Creating Driver Files

For your convenience, example driver files have been provided under the folder titled ExampleDriverFiles. These driver files are all fully featured to create interesting and dramatic images that showcase the features of the engine.

If you wish to create your own driver files, the following fields are required for each element:

eye X Y Z  
look X Y Z  
up X Y Z  
d Distance  
bounds Left Right Bottom Top  
res Width Height  
sphere X Y Z Radius AlbedoRed AlbedoGreen AlbedoBlue  
model RX RY RZ RTheta ScaleFactor TX TY TZ SmoothingTheta FilePath

For Spheres and for Model Material Files, optional fields exist. Appending light, mirror, or glass to the end of a sphere line or material description will activate the corresponding property for that section of the image.
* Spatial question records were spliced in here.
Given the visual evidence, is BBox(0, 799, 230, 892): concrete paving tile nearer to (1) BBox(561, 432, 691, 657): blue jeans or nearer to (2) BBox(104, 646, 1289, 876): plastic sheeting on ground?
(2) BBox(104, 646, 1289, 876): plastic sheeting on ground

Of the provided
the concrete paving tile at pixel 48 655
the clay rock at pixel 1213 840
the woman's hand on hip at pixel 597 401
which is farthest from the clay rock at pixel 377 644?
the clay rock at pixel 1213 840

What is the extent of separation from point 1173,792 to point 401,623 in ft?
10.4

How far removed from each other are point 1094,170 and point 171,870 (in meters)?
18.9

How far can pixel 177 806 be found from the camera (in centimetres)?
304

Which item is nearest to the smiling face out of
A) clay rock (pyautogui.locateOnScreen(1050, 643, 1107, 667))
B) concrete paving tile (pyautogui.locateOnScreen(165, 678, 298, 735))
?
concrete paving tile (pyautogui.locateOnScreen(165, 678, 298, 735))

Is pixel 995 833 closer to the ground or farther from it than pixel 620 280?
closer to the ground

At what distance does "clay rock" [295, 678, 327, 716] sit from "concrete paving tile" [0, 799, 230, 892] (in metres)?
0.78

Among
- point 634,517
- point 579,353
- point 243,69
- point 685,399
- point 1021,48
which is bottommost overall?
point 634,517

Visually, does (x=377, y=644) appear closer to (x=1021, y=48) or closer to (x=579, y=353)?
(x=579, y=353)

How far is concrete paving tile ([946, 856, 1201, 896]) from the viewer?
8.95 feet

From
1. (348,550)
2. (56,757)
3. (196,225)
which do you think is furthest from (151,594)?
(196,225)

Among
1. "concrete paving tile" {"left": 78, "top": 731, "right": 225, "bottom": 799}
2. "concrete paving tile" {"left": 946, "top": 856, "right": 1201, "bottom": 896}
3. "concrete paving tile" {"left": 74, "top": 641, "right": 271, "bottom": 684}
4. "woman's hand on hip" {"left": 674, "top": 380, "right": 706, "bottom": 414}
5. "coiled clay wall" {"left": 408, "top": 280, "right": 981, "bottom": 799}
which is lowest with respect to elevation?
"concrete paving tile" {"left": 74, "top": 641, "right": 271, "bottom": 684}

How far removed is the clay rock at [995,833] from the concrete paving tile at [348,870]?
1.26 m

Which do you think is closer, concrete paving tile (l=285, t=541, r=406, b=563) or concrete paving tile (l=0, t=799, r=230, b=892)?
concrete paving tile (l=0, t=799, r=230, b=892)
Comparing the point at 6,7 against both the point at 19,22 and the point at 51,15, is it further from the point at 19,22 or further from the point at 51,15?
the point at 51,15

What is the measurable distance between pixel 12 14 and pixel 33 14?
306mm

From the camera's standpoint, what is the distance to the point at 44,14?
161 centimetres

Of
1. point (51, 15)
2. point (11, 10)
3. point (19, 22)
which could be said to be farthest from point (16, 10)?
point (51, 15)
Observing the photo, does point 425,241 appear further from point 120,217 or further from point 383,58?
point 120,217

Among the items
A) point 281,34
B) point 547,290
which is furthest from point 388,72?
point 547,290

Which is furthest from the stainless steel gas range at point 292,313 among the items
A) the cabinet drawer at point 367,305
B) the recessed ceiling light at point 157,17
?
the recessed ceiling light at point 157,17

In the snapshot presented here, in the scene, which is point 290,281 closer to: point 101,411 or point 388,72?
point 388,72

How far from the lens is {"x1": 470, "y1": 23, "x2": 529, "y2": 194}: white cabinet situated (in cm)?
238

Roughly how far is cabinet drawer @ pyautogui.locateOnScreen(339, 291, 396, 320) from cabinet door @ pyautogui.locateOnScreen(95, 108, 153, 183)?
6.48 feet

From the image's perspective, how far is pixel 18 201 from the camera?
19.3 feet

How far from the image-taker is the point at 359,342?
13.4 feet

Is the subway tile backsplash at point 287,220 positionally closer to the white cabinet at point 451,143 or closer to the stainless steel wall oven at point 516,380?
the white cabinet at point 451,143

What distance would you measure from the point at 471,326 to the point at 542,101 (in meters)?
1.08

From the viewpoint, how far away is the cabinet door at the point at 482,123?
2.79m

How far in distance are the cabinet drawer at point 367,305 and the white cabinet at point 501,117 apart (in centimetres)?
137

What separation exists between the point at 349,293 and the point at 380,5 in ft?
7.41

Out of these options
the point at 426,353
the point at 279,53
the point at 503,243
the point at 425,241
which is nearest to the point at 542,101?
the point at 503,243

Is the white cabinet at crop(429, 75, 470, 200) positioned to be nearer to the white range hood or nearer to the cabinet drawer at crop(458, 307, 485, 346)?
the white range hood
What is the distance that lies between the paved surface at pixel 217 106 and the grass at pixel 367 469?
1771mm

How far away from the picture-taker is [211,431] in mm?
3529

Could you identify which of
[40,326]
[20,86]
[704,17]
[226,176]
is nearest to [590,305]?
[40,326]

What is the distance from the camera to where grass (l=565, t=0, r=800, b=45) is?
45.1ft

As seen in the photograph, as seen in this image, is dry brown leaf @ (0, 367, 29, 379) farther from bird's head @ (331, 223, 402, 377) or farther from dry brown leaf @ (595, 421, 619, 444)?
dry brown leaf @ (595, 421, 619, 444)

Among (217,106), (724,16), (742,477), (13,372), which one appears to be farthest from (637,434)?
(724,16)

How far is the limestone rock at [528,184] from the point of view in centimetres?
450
See reference driver files for examples. Make sure that the bounds and resolution share an aspect ratio. This is important to ensure no artifacts.

For a node install, you directly input the fields above into the function call. The first arguement to the library will be an emitter, followed by the scene data, and then the sphere data. You must also append the number of samples required to the scene data, as shown in the example above.

Where to Find OBJ Files

Finding obj files is inconsequential. Simply look up ".obj files" on the internet and choose one that fits your liking. Make sure that you create the proper material file using the format showcases in the example files. Files with Triangle counts of over 10K will result in images that take a significant time to render.